**What needs to be done**
Using the listing below, reproduce exactly the lines from the one with "杭州西湖景区大碗茶整治后重新开放 严禁餐饮" through the last, with all pictures left out.

=====

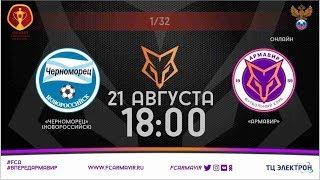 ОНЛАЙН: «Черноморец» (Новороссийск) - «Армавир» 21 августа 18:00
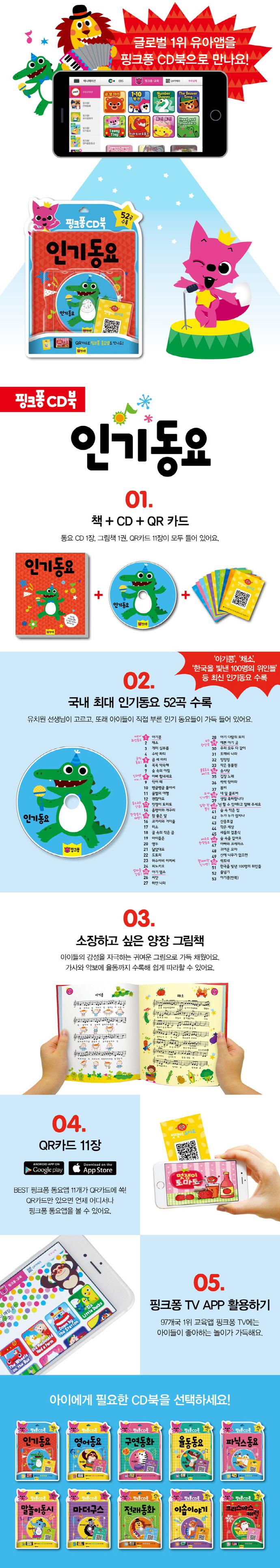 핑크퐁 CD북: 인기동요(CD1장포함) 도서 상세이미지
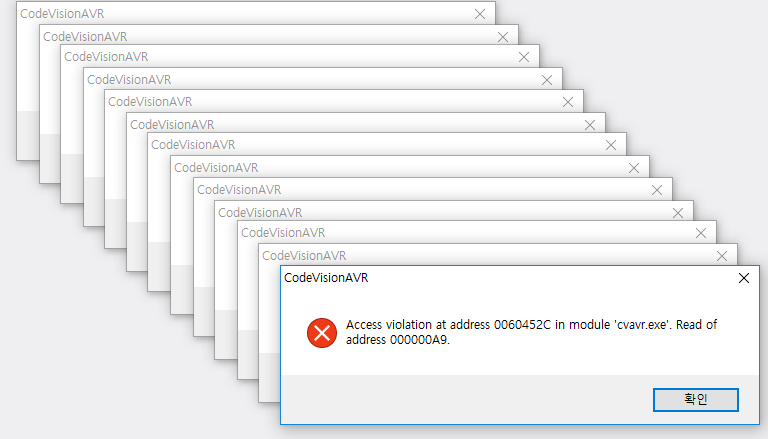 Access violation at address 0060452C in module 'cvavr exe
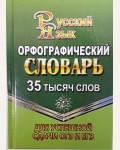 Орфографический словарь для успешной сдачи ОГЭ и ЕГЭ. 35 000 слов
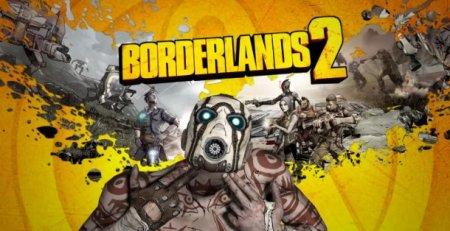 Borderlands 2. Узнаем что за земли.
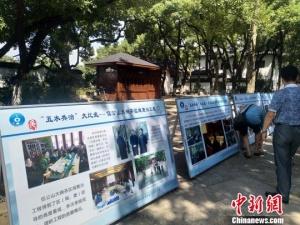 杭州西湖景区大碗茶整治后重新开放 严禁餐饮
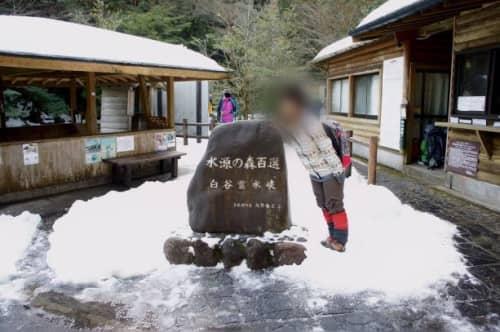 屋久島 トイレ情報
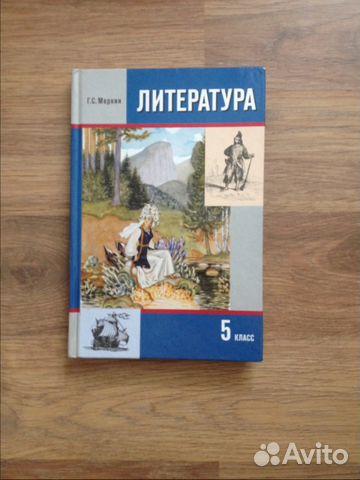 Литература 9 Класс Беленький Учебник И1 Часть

=====

**Solved problem**
 杭州西湖景区大碗茶整治后重新开放 严禁餐饮
 屋久島 トイレ情報
 Литература 9 Класс Беленький Учебник И1 Часть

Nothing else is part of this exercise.